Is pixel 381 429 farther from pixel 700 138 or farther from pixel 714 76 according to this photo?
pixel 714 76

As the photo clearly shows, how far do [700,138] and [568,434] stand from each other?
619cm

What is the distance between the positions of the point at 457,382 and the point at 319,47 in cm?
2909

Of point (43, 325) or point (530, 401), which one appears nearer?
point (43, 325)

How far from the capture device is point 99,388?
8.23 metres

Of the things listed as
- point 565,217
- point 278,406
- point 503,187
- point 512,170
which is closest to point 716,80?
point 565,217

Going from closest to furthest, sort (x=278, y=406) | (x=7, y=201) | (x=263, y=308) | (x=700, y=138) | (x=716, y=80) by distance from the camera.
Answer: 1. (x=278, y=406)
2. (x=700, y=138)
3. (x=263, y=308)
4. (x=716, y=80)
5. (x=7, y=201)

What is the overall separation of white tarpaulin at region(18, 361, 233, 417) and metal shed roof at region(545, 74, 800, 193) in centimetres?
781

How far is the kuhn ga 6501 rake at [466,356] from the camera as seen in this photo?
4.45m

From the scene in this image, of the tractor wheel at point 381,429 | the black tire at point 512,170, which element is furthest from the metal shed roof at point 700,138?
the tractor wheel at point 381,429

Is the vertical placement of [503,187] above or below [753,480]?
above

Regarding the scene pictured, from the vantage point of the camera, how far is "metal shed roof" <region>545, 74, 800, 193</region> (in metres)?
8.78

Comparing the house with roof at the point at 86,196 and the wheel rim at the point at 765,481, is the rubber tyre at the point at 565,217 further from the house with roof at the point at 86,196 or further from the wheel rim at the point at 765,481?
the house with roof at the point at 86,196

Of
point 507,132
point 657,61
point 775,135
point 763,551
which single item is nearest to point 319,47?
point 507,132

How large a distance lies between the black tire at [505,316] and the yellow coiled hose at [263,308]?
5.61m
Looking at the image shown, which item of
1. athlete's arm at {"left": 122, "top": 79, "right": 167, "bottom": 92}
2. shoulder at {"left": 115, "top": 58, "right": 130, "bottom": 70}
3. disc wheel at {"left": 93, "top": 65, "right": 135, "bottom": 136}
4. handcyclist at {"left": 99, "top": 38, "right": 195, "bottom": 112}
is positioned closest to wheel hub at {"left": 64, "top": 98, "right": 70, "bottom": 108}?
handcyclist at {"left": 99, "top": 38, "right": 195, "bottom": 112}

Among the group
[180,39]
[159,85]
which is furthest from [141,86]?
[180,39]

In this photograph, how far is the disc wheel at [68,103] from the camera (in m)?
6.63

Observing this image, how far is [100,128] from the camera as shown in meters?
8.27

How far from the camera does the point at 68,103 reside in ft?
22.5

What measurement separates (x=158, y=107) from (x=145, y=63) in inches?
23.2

STATED EXERCISE - Using the listing above, retype each line exactly.

THE SOLUTION -
Is pixel 381 429 farther from pixel 700 138 or farther from pixel 714 76 according to this photo?
pixel 714 76

As the photo clearly shows, how far do [700,138] and [568,434] stand from each other?
619cm

What is the distance between the positions of the point at 457,382 and the point at 319,47 in cm?
2909

Of point (43, 325) or point (530, 401), which one appears nearer?
point (43, 325)

How far from the capture device is point 99,388?
8.23 metres

Of the things listed as
- point 565,217
- point 278,406
- point 503,187
- point 512,170
which is closest to point 716,80?
point 565,217

Going from closest to furthest, sort (x=278, y=406) | (x=7, y=201) | (x=263, y=308) | (x=700, y=138) | (x=716, y=80) by distance from the camera.
Answer: 1. (x=278, y=406)
2. (x=700, y=138)
3. (x=263, y=308)
4. (x=716, y=80)
5. (x=7, y=201)

What is the overall separation of white tarpaulin at region(18, 361, 233, 417) and metal shed roof at region(545, 74, 800, 193) in centimetres?
781

How far is the kuhn ga 6501 rake at [466,356] from the camera as seen in this photo?
4.45m

From the scene in this image, of the tractor wheel at point 381,429 | the black tire at point 512,170, which element is furthest from the metal shed roof at point 700,138?
the tractor wheel at point 381,429

Is the vertical placement of [503,187] above or below [753,480]?
above

Regarding the scene pictured, from the vantage point of the camera, how far is "metal shed roof" <region>545, 74, 800, 193</region> (in metres)?
8.78

Comparing the house with roof at the point at 86,196 and the wheel rim at the point at 765,481, is the rubber tyre at the point at 565,217 further from the house with roof at the point at 86,196 or further from the wheel rim at the point at 765,481?
the house with roof at the point at 86,196

Of
point 507,132
point 657,61
point 775,135
point 763,551
which single item is nearest to point 319,47?
point 507,132

How large a distance lies between the black tire at [505,316] and the yellow coiled hose at [263,308]?
5.61m
Looking at the image shown, which item of
1. athlete's arm at {"left": 122, "top": 79, "right": 167, "bottom": 92}
2. shoulder at {"left": 115, "top": 58, "right": 130, "bottom": 70}
3. disc wheel at {"left": 93, "top": 65, "right": 135, "bottom": 136}
4. handcyclist at {"left": 99, "top": 38, "right": 195, "bottom": 112}
is positioned closest to wheel hub at {"left": 64, "top": 98, "right": 70, "bottom": 108}?
handcyclist at {"left": 99, "top": 38, "right": 195, "bottom": 112}

Among the group
[180,39]
[159,85]
which is furthest from [141,86]?
[180,39]

In this photograph, how far is the disc wheel at [68,103] from the camera (in m)?
6.63

Observing this image, how far is [100,128] from the camera as shown in meters?
8.27

How far from the camera does the point at 68,103 reside in ft?
22.5

What measurement separates (x=158, y=107) from (x=145, y=63) in inches?
23.2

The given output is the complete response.